> [WORK INSTRUCTIONS]:
Resume the text on affect and gendered desire as development indicators, picking up after its final sentence.

> [TEXT SECTION]:
——————

Affect and Assemblages as Development Indicators

An effort is made towards writing the immaterial and intangible coordinates of gendered sociality and connectivity into narratives of gender and development that conventionally operate on premises of quantitativeness and measurability within discourses of developmental economics. The question of whether gendered desire can be used as an index to interrogate development paradigms has been raised. Further, the shifts in sociocultural landscapes amidst a digital media revolution that has made possible new kinds of affordances around gendered, affective and networked publics has been addressed and a tentative theoretical investigation into possibilities of bringing an affective modality into developmental matrices is presented.

——————

Stored entries
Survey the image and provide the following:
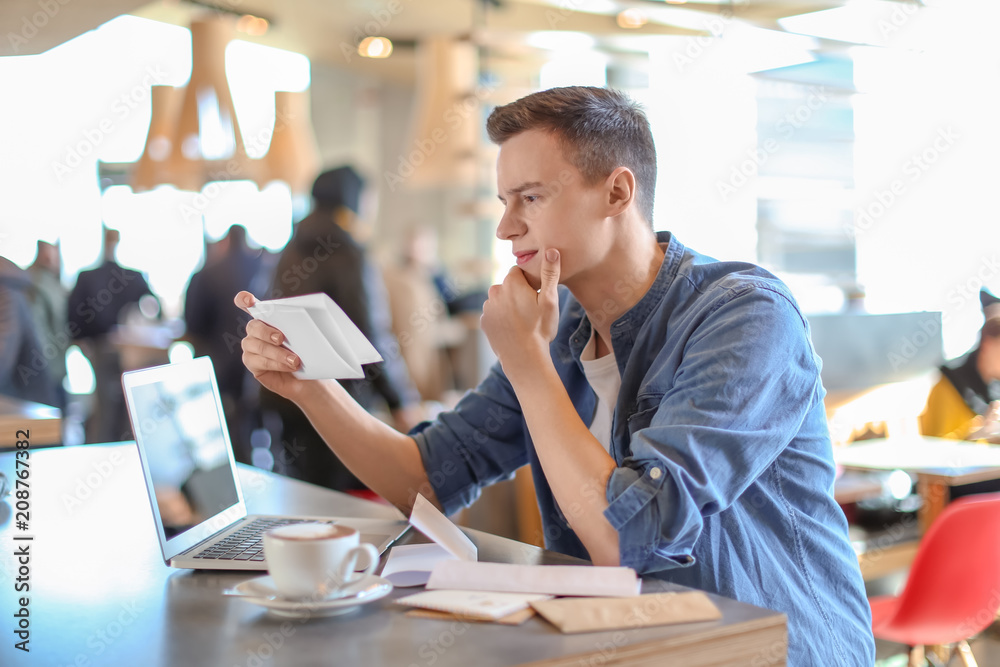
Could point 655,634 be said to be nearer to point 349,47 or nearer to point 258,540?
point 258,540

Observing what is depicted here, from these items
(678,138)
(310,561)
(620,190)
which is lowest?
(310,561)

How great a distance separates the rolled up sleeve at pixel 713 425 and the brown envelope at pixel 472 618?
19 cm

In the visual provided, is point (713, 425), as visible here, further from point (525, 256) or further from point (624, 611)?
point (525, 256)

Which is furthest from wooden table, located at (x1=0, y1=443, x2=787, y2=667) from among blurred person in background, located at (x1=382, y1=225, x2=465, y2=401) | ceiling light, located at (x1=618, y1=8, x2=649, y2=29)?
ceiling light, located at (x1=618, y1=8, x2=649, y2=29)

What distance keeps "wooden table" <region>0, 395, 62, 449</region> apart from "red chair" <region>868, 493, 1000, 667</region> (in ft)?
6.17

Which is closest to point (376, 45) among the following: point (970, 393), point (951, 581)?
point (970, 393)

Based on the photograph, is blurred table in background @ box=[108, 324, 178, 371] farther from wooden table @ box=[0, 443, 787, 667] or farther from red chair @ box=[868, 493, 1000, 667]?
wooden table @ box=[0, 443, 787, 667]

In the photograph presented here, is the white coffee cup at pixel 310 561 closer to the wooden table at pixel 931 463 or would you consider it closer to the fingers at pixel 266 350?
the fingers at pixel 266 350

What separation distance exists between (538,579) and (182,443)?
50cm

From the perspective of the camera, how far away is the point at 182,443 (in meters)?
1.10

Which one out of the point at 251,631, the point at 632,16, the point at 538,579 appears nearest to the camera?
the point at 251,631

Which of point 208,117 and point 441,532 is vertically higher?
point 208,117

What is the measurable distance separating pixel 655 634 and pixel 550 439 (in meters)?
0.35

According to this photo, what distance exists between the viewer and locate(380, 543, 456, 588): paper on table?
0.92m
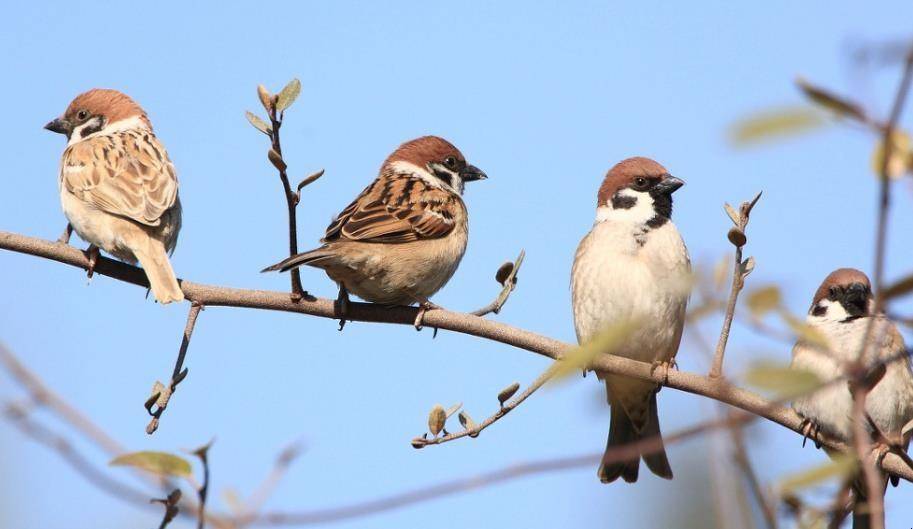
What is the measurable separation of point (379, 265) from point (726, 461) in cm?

——————

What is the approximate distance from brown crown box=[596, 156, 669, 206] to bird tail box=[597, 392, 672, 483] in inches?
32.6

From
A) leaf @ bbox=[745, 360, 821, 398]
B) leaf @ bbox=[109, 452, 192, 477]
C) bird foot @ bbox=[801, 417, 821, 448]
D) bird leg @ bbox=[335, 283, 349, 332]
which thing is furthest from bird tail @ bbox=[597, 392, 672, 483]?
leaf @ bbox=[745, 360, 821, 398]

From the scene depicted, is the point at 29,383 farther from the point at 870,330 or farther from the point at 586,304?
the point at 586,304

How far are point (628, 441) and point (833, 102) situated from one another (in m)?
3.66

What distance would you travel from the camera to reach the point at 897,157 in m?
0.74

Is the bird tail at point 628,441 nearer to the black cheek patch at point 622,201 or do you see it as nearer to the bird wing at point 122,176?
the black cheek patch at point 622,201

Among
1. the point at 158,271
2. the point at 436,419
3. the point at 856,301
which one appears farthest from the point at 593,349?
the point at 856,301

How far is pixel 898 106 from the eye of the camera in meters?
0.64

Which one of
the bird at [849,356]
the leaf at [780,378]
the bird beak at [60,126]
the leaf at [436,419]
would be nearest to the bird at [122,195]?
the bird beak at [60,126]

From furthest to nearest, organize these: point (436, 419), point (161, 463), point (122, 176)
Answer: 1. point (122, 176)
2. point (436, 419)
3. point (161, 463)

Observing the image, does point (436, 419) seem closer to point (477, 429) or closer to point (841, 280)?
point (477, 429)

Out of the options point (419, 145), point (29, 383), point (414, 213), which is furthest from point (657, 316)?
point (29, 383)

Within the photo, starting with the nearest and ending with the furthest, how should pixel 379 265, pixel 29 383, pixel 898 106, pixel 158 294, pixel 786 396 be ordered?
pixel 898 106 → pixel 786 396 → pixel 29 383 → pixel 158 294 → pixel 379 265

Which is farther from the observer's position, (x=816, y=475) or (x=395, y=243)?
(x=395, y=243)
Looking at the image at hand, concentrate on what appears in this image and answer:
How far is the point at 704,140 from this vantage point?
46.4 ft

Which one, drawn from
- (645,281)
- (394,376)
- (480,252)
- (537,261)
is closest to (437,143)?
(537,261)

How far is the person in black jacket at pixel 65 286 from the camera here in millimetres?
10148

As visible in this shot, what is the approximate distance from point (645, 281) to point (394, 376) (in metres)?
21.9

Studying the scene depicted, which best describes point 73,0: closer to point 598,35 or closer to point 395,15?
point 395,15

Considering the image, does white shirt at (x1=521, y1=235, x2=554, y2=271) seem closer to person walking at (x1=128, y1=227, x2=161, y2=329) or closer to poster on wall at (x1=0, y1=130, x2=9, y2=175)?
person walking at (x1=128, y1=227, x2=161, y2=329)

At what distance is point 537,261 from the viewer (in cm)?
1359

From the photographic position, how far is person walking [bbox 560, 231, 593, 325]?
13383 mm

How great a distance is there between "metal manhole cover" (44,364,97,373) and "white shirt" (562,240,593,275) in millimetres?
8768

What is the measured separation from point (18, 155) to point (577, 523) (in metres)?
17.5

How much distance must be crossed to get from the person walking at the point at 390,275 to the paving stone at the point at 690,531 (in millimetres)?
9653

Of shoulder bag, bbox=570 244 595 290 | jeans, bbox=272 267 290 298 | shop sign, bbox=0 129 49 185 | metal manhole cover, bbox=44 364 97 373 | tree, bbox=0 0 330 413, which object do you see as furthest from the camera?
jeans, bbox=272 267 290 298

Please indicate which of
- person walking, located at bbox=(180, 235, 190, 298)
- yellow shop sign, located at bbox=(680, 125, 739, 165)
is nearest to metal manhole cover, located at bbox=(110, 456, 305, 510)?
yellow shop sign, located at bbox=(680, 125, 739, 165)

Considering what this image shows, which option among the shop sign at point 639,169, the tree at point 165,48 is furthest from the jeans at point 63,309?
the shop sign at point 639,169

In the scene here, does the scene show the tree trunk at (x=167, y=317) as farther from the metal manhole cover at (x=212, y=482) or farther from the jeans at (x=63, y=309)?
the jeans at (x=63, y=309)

——————

> [ANSWER BELOW]:
The shrinking of time and space vis-à-vis globalisation marks a state of affairs where women’s movements in Kerala manifest influences of global feminist movements, new medialities, media convergences and new kinds of agencies, made possible by networked societies. The structural changes effected by the digital open up new modalities through which it becomes possible for individuals to write their voices and feelings in digitally mediated spaces. While these mediated spaces are not devoid of structures of domination, they also render possible tentative assemblages and dissenting collectives through horizontal flows. Thus, such emergent fields modify the habitus of gender, destabilising habitual dispositions with new experiences and reflexivities, bringing about a radical shift in focus from technologies of domination to technologies of self. Thus, marginalised people are able to write their selves and protests, which make them fundamentally different from the earlier dissenting publics where alliances predominantly used to be impelled by a leader or a group.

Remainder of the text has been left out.